Tay la miró boquiabierto y, aunque no quería, dijo: -A veces oigo una canción.

-Es la canción de tus antepasados, de tu verdadera familia -dijo, asintiendo-. No debes luchar contra ella, porque es un canto del destino. Te llevará a hacer lo que debes hacer.

-¡Calla! -aulló Tay-. ¡No dices más que mentiras! ¡Estás loca!

Edebah arrojó el orbe contra el suelo con todas sus fuerzas y lo rompió en una réplica ensordecedora. Los fragmentos se fundieron en el aire. Lo único que quedó fue un pequeño anillo de plata, con un sencillo símbolo grabado. La anciana lo recogió en silencio y se lo tendió al chico, mientras este seguía con la espalda contra la puerta, temblando.

-Esta es tu herencia, como portador de la Sexta Casa.

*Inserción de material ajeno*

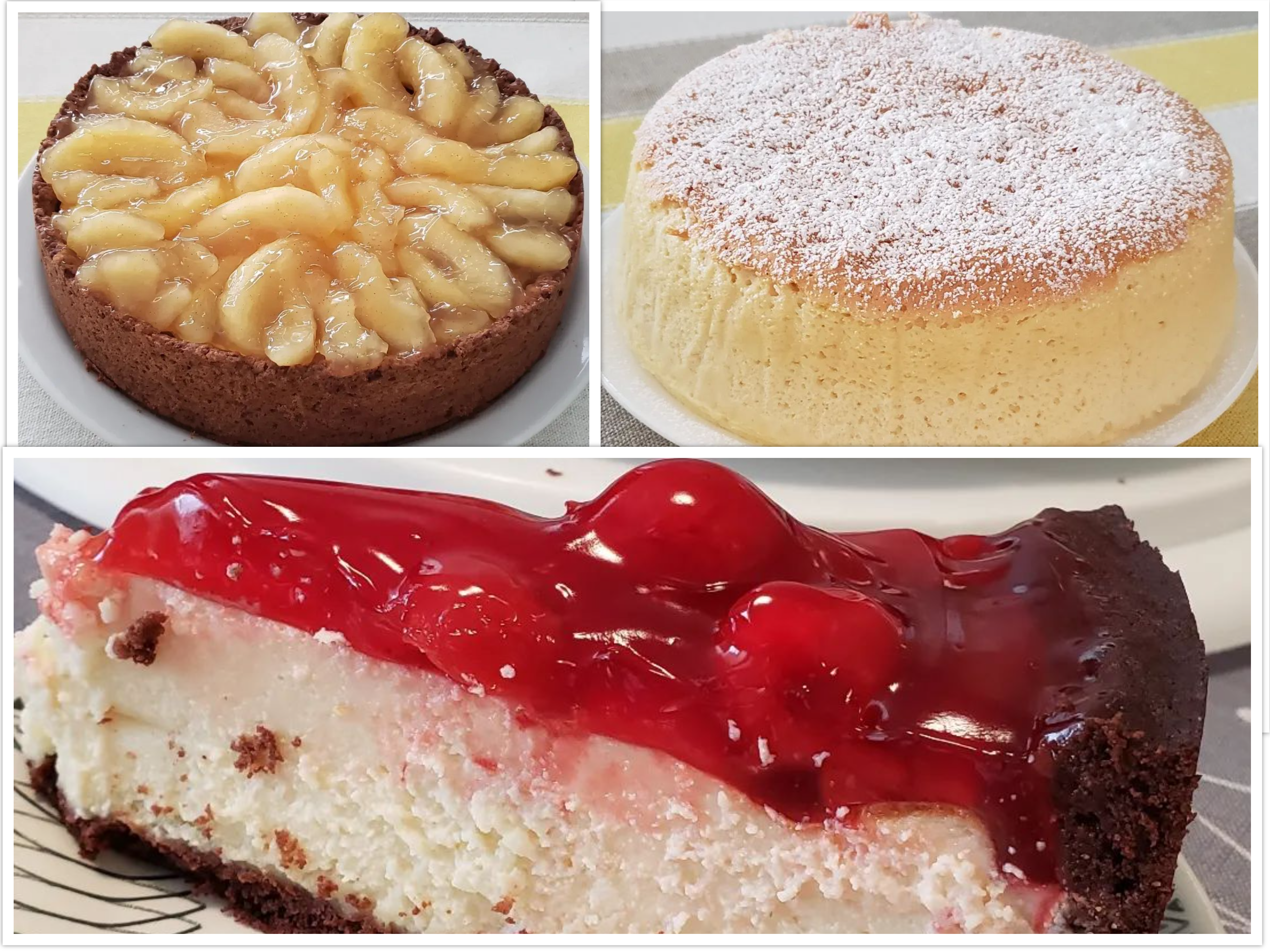 Cheesecake Recipes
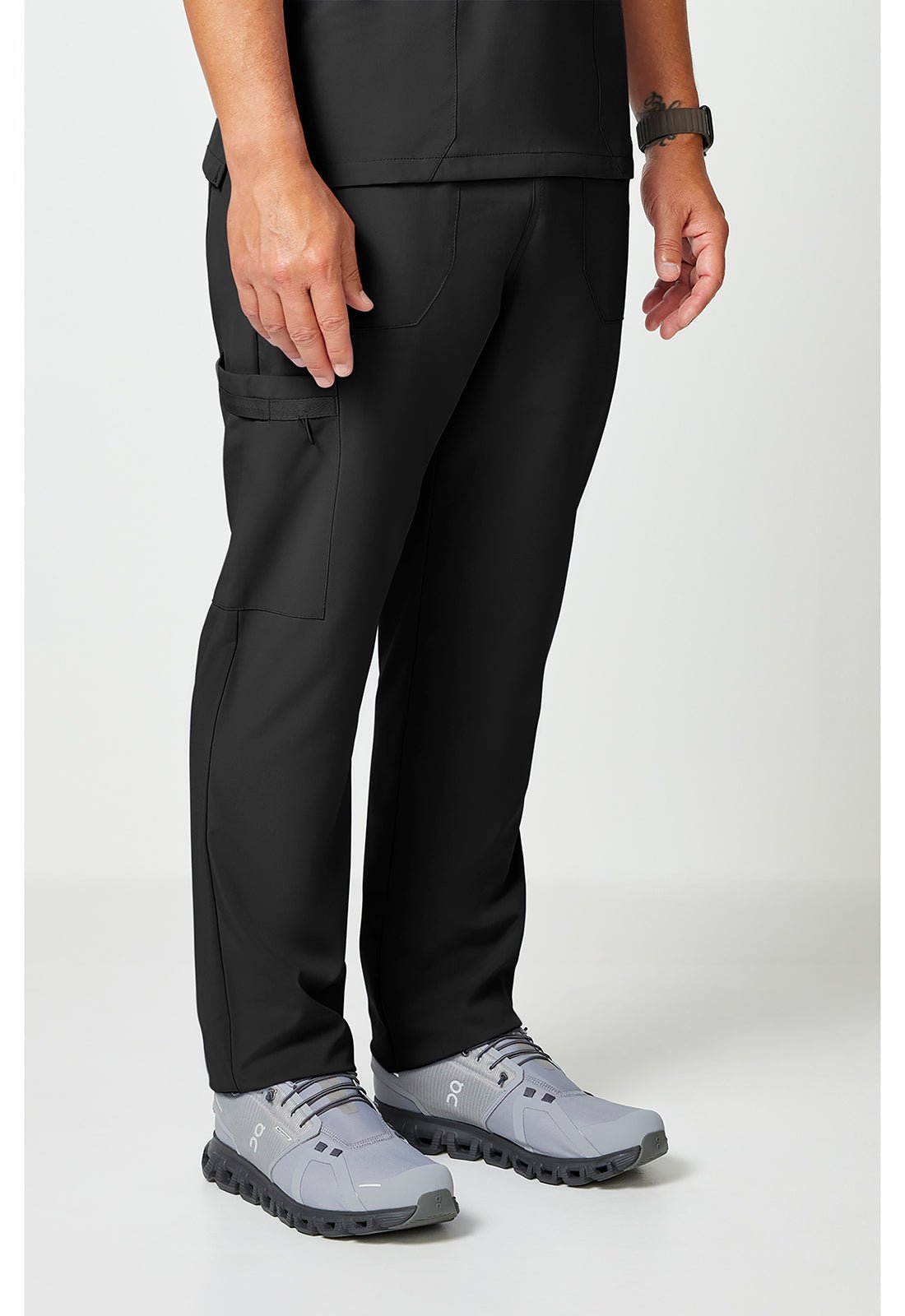 Dickies EDS Essentials Scrubs Unisex Natural Rise Pant DK019 - Scrubs Select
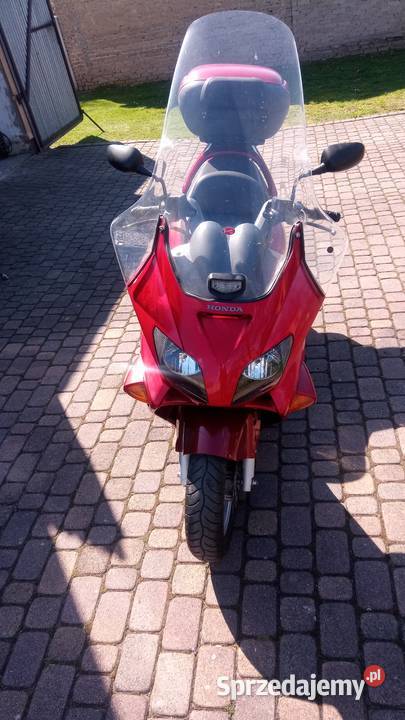 Honda Jazz 250 9000km śląskie Lgota Górna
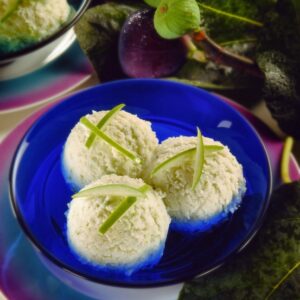 SORBETTO DI MELA VERDE - GR 2692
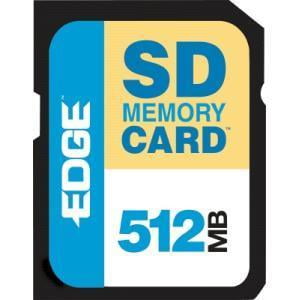Sandisk 512mb Secure Digital Card - 512MB SECURE DIGITAL CARD SD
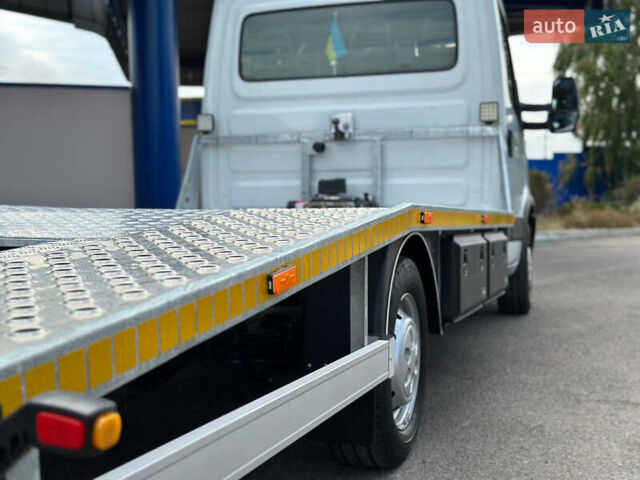Білий Івеко Дейлі, об'ємом двигуна 3 л та пробігом 150 тис. км за 15500 $, фото 18 на Automoto.ua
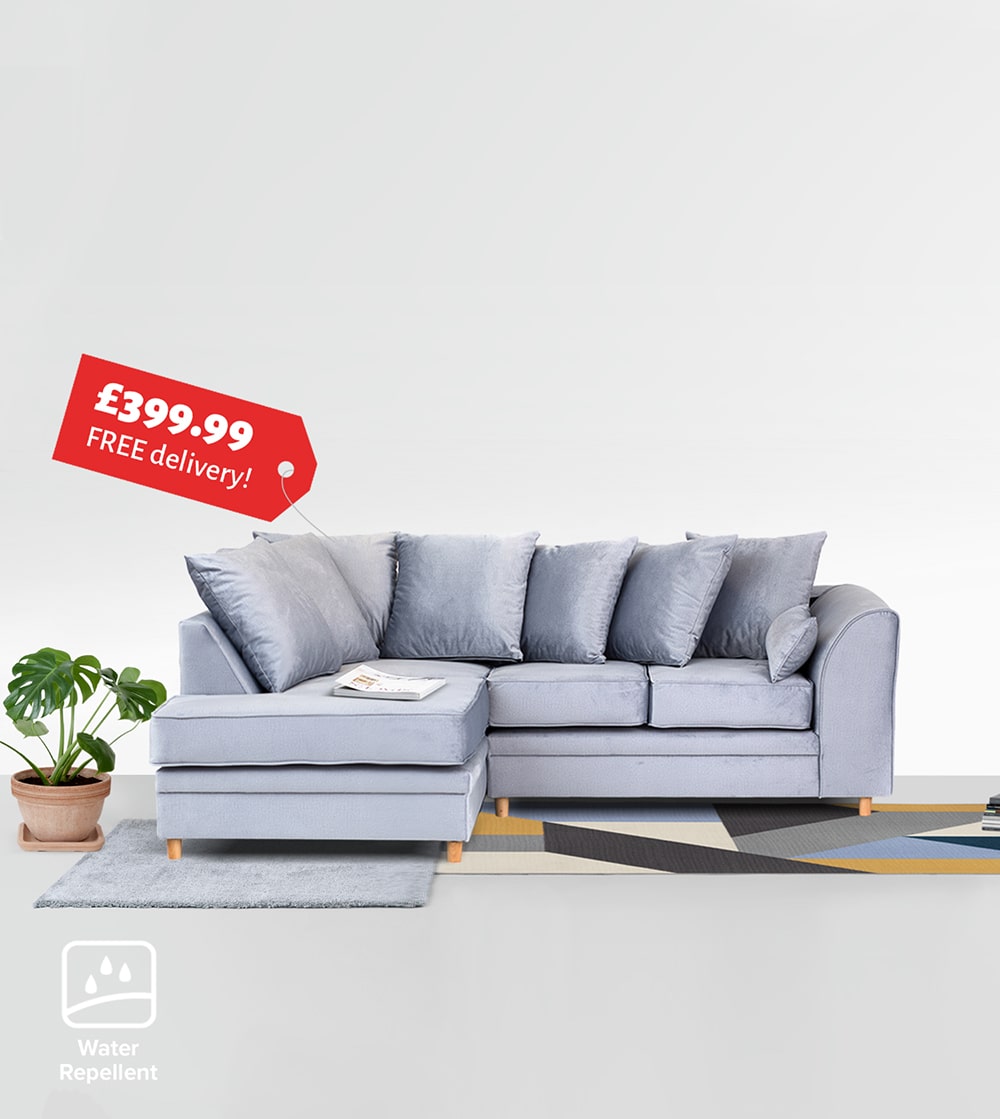 Affordable Sofas Corner Sofas Furniture Abakus Direct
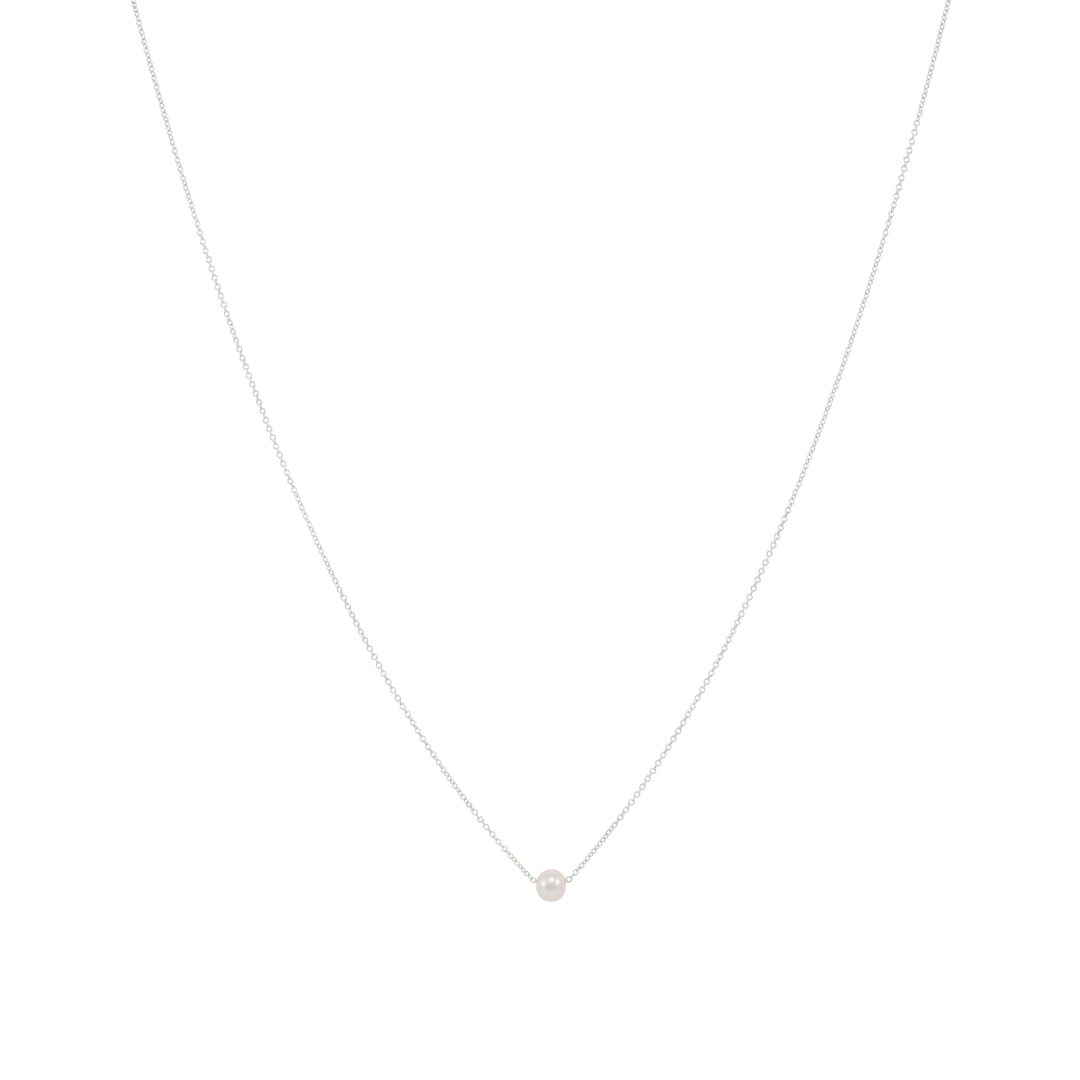 Naomi Necklace - Silver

El símbolo del anillo estaba pensado para sellar las proclamas oficiales de la Casa. Tay le había visto uno parecido a su tío Triffith, blasonado con el ala que era el sello de la Casa Indoril. Este anillo era distinto, tenía un diseño en forma de insecto que le recordó el día en que Kena Gafrisi les había enseñado la heráldica de las Casas a Baynarah y a él.

Era el símbolo de la maldita Casa Dagoth.

La canción se apoderó de todos los sentidos de Tay. Escuchó su música, olió su horror, saboreó su pena, sintió su poder y lo único que pudo ver ante él fueron las llamas de su destrucción. Cuando cogió el anillo y se lo puso en el dedo, no fue consciente de lo que hizo. Como tampoco fue consciente de otra cosa que no fuera la canción cuando desenfundó la daga y la clavó en el corazón de la anciana.

Tay ni tan siquiera oyó sus últimas palabras, cuando Edebah cayó sangrando al suelo y gimió con una sonrisa ensangrentada un "gracias".

Cuando el velo de la canción se levantó, Tay no se dio cuenta al principio de que ya no estaba soñando. Ante él había habido llamas, las mismas que destruyeron la casa donde naciera, y llamas volvía a haber ante él. Pero eran las llamas del incendio que él mismo había provocado en la ruinosa casa de pisos, llamas que ya estaban reventando las paredes, consumiendo el cuerpo de su antigua niñera.

Tay huyó por las calles mientras la gente empezaba a llamar a la guardia.